Declaration 720 (Modelo 720). Served or not? That is the question!


Do you want to know what the Spanish and European Union Judiciary has to say about this?

We will tell you in this article.

From the outset, the  Model 720  was designed to prevent tax fraud and tax evasion by the Spanish themselves. So in 2012, for those who hid their savings far abroad, a moratorium was declared, if a Model was submitted indicating all property in the account. That is why the fines that the tax authorities decided to introduce for failure to submit or late submission of documents were simply frightening.

As a result, according to the decision of the European Commission, the sanctions are contrary to the fundamental principles of the European Union, considering that they imply a restriction on the free movement of people and money, which is regulated by the Fundamental Directive establishing the European Union. After that, the European Commission presented Spain to the Supreme Court of the European Union on the grounds that in the Declaration 720 there are three controversial aspects that contradict the principles of Freedom of an EU citizen:

  • Sanctions
  • Inapplicability of the statute of limitations in the case of filing an Income Declaration (IRPF)
  • Fines of 150% of the undeclared amount


The very same judicial practice of the Spanish courts is rather ambiguous. Below are real court cases.


Decision of the Supreme Court of Extremadura dated February 27, 2020  .

Case  : a British citizen residing in Spain and owning 4 accounts in the UK, the amount of which did not exceed 50,000 euros, while the balance of the fifth account was 88,000 euros, did not submit the 720 Declaration in 2012, and as a result received a fine of 125,000 euros.

Court decision  : The fault of the taxpayer is justified, but the fine was canceled due to its disproportionate to the committed offense.


Decision of the Supreme Court of Catalonia of May 20, 2019  .

Case  : the taxpayer filed a Declaration 720 on July 17, 2013, while the filing deadline ended on April 30, 2013, in which he declared a bank account in Gernsey in the amount of 124,968.74 euros, for which he received a tax fine of 1,500 euros.

Court decision  : Cancellation of the fine, since the court took into account the fact that the sanction stipulated by the European Commission was disproportionate and considered that due to the lack of justification of the taxpayer’s guilt, the sanction should be canceled.


Ruling of the Central Economic and Administrative Court dated February 14, 2019

Case  : A year after the due date for the delivery of the Model 720, the taxpayer declared the amount of 340,000 euros.
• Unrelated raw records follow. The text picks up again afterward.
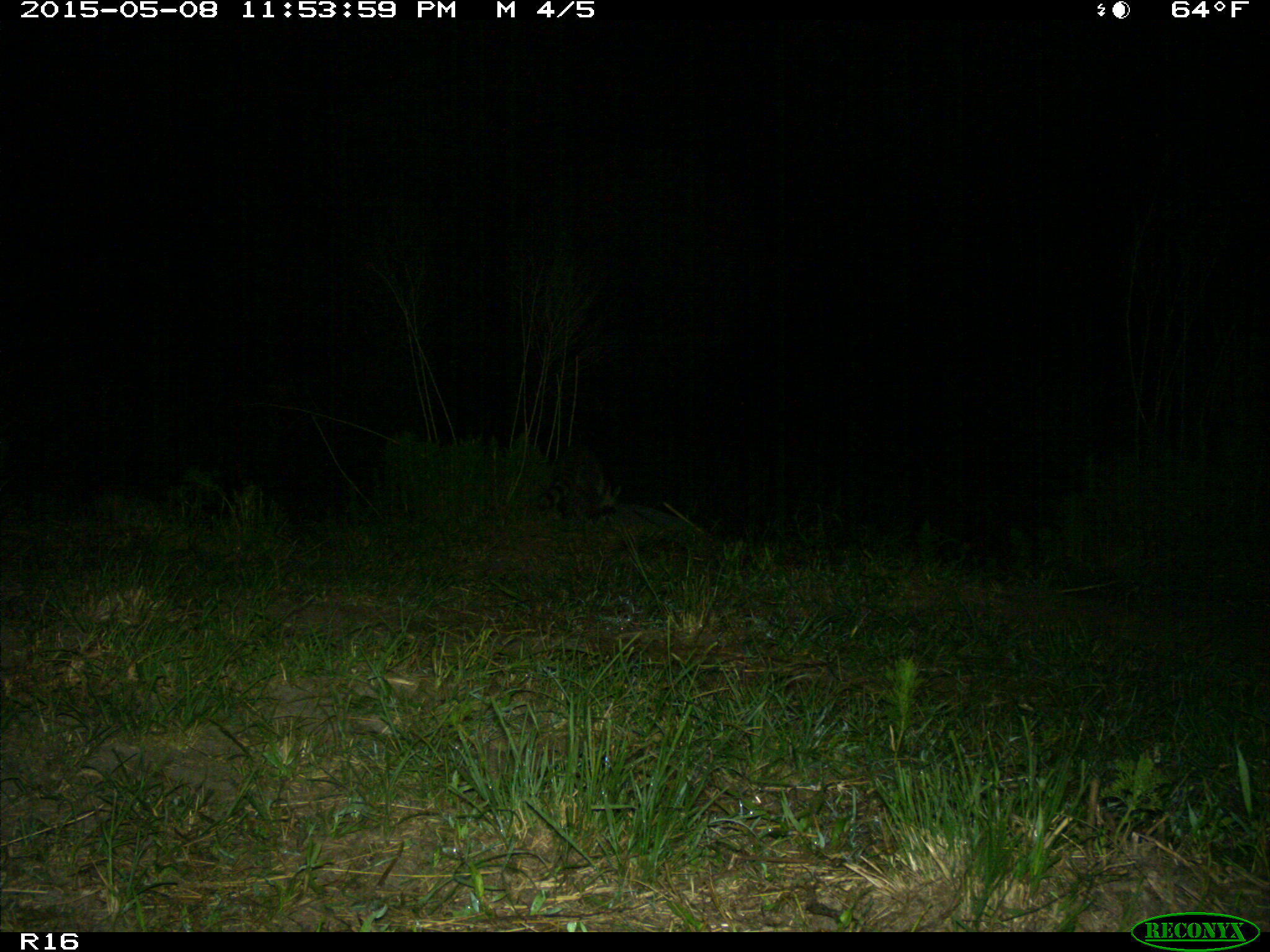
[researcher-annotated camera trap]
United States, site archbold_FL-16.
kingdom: Animalia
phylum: Chordata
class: Mammalia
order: Artiodactyla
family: Bovidae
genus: Bos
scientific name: Bos taurus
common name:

The Internal Revenue Service considered that this was a property profit that was not declared in due time in the Income Statement (IRPF), therefore imposed a fine of 150%.

Court decision  : Cancellation of a fine of 150%, however, the reason for this decision is based only on the fact that the tax authorities have not sufficiently substantiated their position on the fault of the taxpayer.


Thus, the jurisprudence is such that in most cases the court shares the position of disproportionate tax fines imposed on taxpayers. Nevertheless, in order to prove their innocence, taxpayers had to spend at least 5 years of effort, money and nerves to restore justice.

So of course, think twice before you decide to file or not file Model 720, because the Law is still in effect.